Please help solve ODE questions for DE newbie

1. y^{2}(dx/dy) + xy -4y^{2 }=1

I try to simplify to

(dx/dy) + x/y -4 = 1/y^{2 }(dy/dx)^{ = }y^{2} - x/y + 1/4

I don't know how to go next (I try to use integrating factor but it's not working)

2. dy/dx = y(y+3)

(dy/dx)/y(y+3) = 1

Integral (dy/dx)/y(y+3) = Integral 1 dx

then I get

1/3 In(y) - 1/3 In(y+3) = x + c

(I'm not sure about this) My calculus is rusty. I don't remember how to get this number I just remember the formula

Someone please explain or correct. :(

Then I'm not sure how to get

y = .......

Re: Please help solve ODE questions for DE newbie

Quote:

Originally Posted by

**angelme** 1. y^{2}(dx/dy) + xy -4y^{2 }=1

I try to simplify to

(dx/dy) + x/y -4 = 1/y^{2 }(dy/dx)^{ = }y^{2} - x/y + 1/4

I don't know how to go next (I try to use integrating factor but it's not working)

2. dy/dx = y(y+3)

(dy/dx)/y(y+3) = 1

Integral (dy/dx)/y(y+3) = Integral 1 dx

then I get

1/3 In(y) - 1/3 In(y+3) = x + c

(I'm not sure about this) My calculus is rusty. I don't remember how to get this number I just remember the formula

Someone please explain or correct. :(

Then I'm not sure how to get

y = .......

For 1) the integrating factor should work.
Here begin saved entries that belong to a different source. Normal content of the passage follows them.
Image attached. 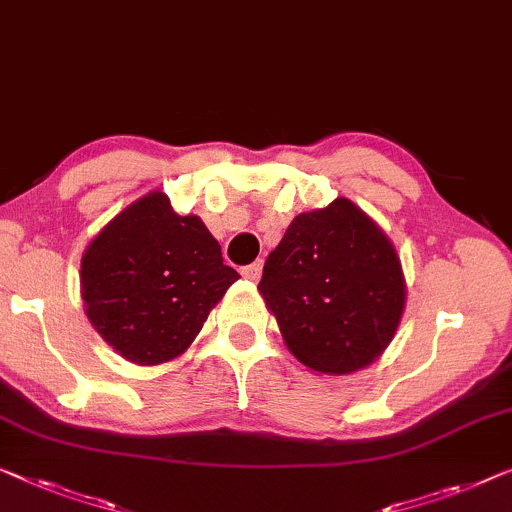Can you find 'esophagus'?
<instances>
[{
	"label": "esophagus",
	"instance_id": "34e87169",
	"mask_svg": "<svg viewBox=\"0 0 512 512\" xmlns=\"http://www.w3.org/2000/svg\"><path fill=\"white\" fill-rule=\"evenodd\" d=\"M261 274H263V263L261 261L244 265V268H242V277L249 279V281H258V279H261Z\"/></svg>",
	"mask_w": 512,
	"mask_h": 512
}]
</instances>
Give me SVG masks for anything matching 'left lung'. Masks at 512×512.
I'll list each match as a JSON object with an SVG mask.
<instances>
[{"label": "left lung", "mask_w": 512, "mask_h": 512, "mask_svg": "<svg viewBox=\"0 0 512 512\" xmlns=\"http://www.w3.org/2000/svg\"><path fill=\"white\" fill-rule=\"evenodd\" d=\"M258 291L288 351L321 374H351L379 358L406 300L395 247L346 198L291 221Z\"/></svg>", "instance_id": "1"}]
</instances>
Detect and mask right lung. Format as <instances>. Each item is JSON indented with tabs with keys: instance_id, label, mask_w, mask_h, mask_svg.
<instances>
[{
	"instance_id": "add662e5",
	"label": "right lung",
	"mask_w": 512,
	"mask_h": 512,
	"mask_svg": "<svg viewBox=\"0 0 512 512\" xmlns=\"http://www.w3.org/2000/svg\"><path fill=\"white\" fill-rule=\"evenodd\" d=\"M238 279L203 221L180 217L161 191L117 214L80 265L87 318L136 365L177 358Z\"/></svg>"
}]
</instances>
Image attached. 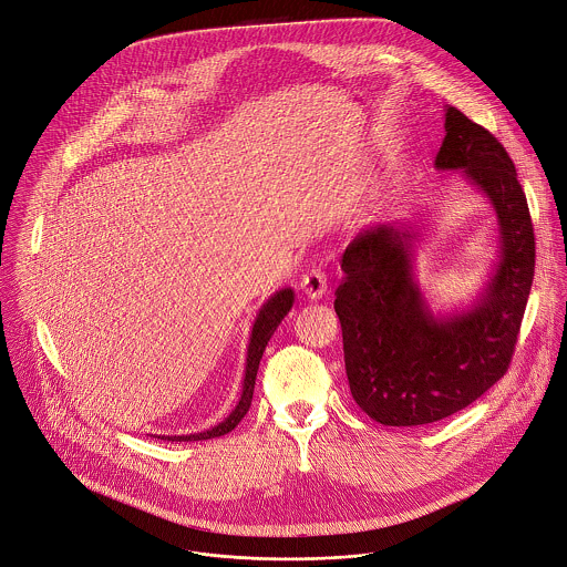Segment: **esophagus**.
Returning <instances> with one entry per match:
<instances>
[{
	"label": "esophagus",
	"instance_id": "esophagus-1",
	"mask_svg": "<svg viewBox=\"0 0 567 567\" xmlns=\"http://www.w3.org/2000/svg\"><path fill=\"white\" fill-rule=\"evenodd\" d=\"M300 289L309 300L322 298L327 293V274L322 269H311L309 274H305Z\"/></svg>",
	"mask_w": 567,
	"mask_h": 567
}]
</instances>
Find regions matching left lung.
Here are the masks:
<instances>
[{
    "instance_id": "1",
    "label": "left lung",
    "mask_w": 567,
    "mask_h": 567,
    "mask_svg": "<svg viewBox=\"0 0 567 567\" xmlns=\"http://www.w3.org/2000/svg\"><path fill=\"white\" fill-rule=\"evenodd\" d=\"M436 168L460 171L497 215L499 258L466 311H430L412 274L414 234L403 224L359 231L341 256L336 313L348 385L357 405L390 427L447 419L506 374L535 276L528 202L497 137L447 107Z\"/></svg>"
}]
</instances>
The integrating factor that I get is $\displaystyle \frac{1}{y}$ If you don't get this integrating factor post your work so we can see what went wrong.

For 2)

Multiply by 3 to get

$\displaystyle \ln(y)+\ln(y+3)=3x+\hat{c}$

$\displaystyle \ln(y(y+3))=3x+\hat{c} \iff y(y+3)=Ae^{3x}$

This is quadratic in y. If you really want to isolate y you can use the quadratic formula.

Re: Please help solve ODE questions for DE newbie

For #1, let me use w instead of x (w=x). It hurts my eyes otherwise.
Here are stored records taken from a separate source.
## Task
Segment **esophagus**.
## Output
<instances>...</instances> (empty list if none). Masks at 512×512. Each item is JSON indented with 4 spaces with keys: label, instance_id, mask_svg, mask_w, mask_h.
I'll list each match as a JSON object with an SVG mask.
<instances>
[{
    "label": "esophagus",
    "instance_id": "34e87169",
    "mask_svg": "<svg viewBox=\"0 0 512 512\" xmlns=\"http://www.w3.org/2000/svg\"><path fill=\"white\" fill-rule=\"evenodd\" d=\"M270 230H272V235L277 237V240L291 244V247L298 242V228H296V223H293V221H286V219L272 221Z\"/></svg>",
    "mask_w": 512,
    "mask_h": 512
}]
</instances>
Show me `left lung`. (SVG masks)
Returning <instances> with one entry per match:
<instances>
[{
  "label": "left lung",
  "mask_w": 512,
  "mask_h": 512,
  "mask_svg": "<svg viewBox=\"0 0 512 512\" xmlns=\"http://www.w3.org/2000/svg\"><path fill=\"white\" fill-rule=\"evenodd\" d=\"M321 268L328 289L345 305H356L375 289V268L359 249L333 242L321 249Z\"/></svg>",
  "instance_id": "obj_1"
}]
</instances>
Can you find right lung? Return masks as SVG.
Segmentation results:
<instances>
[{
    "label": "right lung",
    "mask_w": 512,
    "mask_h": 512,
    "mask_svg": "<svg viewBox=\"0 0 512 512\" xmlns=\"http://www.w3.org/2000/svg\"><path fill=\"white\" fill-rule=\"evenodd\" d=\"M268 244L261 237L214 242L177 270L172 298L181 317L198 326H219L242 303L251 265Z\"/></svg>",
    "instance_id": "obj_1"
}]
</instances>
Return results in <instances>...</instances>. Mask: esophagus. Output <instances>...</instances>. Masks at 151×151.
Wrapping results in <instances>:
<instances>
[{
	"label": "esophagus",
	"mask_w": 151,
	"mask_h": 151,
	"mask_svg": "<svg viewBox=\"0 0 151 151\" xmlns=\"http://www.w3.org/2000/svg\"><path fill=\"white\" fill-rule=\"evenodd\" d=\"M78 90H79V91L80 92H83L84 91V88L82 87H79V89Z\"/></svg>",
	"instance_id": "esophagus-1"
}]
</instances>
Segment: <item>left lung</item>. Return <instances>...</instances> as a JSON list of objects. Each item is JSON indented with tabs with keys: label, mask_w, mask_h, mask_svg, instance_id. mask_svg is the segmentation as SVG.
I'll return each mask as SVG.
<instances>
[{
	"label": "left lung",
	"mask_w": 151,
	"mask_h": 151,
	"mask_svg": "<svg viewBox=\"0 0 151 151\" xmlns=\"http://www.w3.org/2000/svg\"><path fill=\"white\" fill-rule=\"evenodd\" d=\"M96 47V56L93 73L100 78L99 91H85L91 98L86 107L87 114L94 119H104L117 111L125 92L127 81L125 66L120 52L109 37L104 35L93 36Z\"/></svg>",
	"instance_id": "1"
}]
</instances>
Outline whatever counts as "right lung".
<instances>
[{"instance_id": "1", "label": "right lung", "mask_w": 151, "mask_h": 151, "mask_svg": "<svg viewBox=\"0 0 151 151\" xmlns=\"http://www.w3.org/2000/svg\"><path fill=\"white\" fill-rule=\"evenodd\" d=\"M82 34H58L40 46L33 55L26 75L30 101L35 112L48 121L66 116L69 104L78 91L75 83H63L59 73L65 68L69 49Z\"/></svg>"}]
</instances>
$\displaystyle y^2w' + yw - 4y^2 = 1$.

$\displaystyle w' + \frac{1}{y}w = 4 + y^{-2}$ (Doing this isn't ideal, since y=0 now becomes a bigger problem. But it's a minor concern.)
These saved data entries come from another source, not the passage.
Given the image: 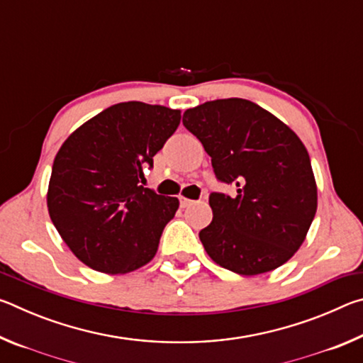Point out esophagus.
<instances>
[{"label": "esophagus", "instance_id": "34e87169", "mask_svg": "<svg viewBox=\"0 0 363 363\" xmlns=\"http://www.w3.org/2000/svg\"><path fill=\"white\" fill-rule=\"evenodd\" d=\"M179 203H181V208H187L194 203V200L186 199V196H179Z\"/></svg>", "mask_w": 363, "mask_h": 363}]
</instances>
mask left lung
<instances>
[{
    "label": "left lung",
    "mask_w": 363,
    "mask_h": 363,
    "mask_svg": "<svg viewBox=\"0 0 363 363\" xmlns=\"http://www.w3.org/2000/svg\"><path fill=\"white\" fill-rule=\"evenodd\" d=\"M182 123L211 157L216 179L237 195H210L211 224L200 230L220 267L257 275L280 267L303 245L317 211L304 144L257 104L230 97L184 112Z\"/></svg>",
    "instance_id": "1"
}]
</instances>
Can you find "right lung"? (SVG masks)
Wrapping results in <instances>:
<instances>
[{
    "label": "right lung",
    "instance_id": "right-lung-1",
    "mask_svg": "<svg viewBox=\"0 0 363 363\" xmlns=\"http://www.w3.org/2000/svg\"><path fill=\"white\" fill-rule=\"evenodd\" d=\"M179 123V110L121 102L86 121L59 149L48 189L49 216L88 267L126 274L155 256L179 200L140 181Z\"/></svg>",
    "mask_w": 363,
    "mask_h": 363
}]
</instances>
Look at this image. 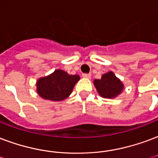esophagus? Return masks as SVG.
I'll use <instances>...</instances> for the list:
<instances>
[{
	"mask_svg": "<svg viewBox=\"0 0 158 158\" xmlns=\"http://www.w3.org/2000/svg\"><path fill=\"white\" fill-rule=\"evenodd\" d=\"M82 76L84 78H86V79H90L91 73H83Z\"/></svg>",
	"mask_w": 158,
	"mask_h": 158,
	"instance_id": "34e87169",
	"label": "esophagus"
}]
</instances>
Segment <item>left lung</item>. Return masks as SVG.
Instances as JSON below:
<instances>
[{
  "label": "left lung",
  "instance_id": "left-lung-1",
  "mask_svg": "<svg viewBox=\"0 0 158 158\" xmlns=\"http://www.w3.org/2000/svg\"><path fill=\"white\" fill-rule=\"evenodd\" d=\"M94 85L99 94L105 99H114L124 90V84L112 71L104 73L101 79H94Z\"/></svg>",
  "mask_w": 158,
  "mask_h": 158
}]
</instances>
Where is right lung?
I'll return each mask as SVG.
<instances>
[{"label":"right lung","instance_id":"right-lung-1","mask_svg":"<svg viewBox=\"0 0 158 158\" xmlns=\"http://www.w3.org/2000/svg\"><path fill=\"white\" fill-rule=\"evenodd\" d=\"M80 79L78 74H69L62 69H56L49 75L37 80V93L44 100L62 101L69 96L76 83Z\"/></svg>","mask_w":158,"mask_h":158}]
</instances>
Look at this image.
Yes, the integrating factor is based on 1/y, so is actually $\displaystyle e^{\int \frac{dy}{y}} = e^{ln(|y|)+c} = A|y|$, so use $\displaystyle y$.

With practice, that's "seeable" in the initial problem, $\displaystyle y^2w' + yw$. Here it amounts to observing that $\displaystyle yw' + w = (yw)'$.

So only divide both sides of $\displaystyle y^2w' + yw = 1 + 4y^2$ by just one power of $\displaystyle y$ to get:

$\displaystyle yw' + w = y^{-1} + 4y$, so $\displaystyle (yw)' = y^{-1} + 4y$. Then you're in business.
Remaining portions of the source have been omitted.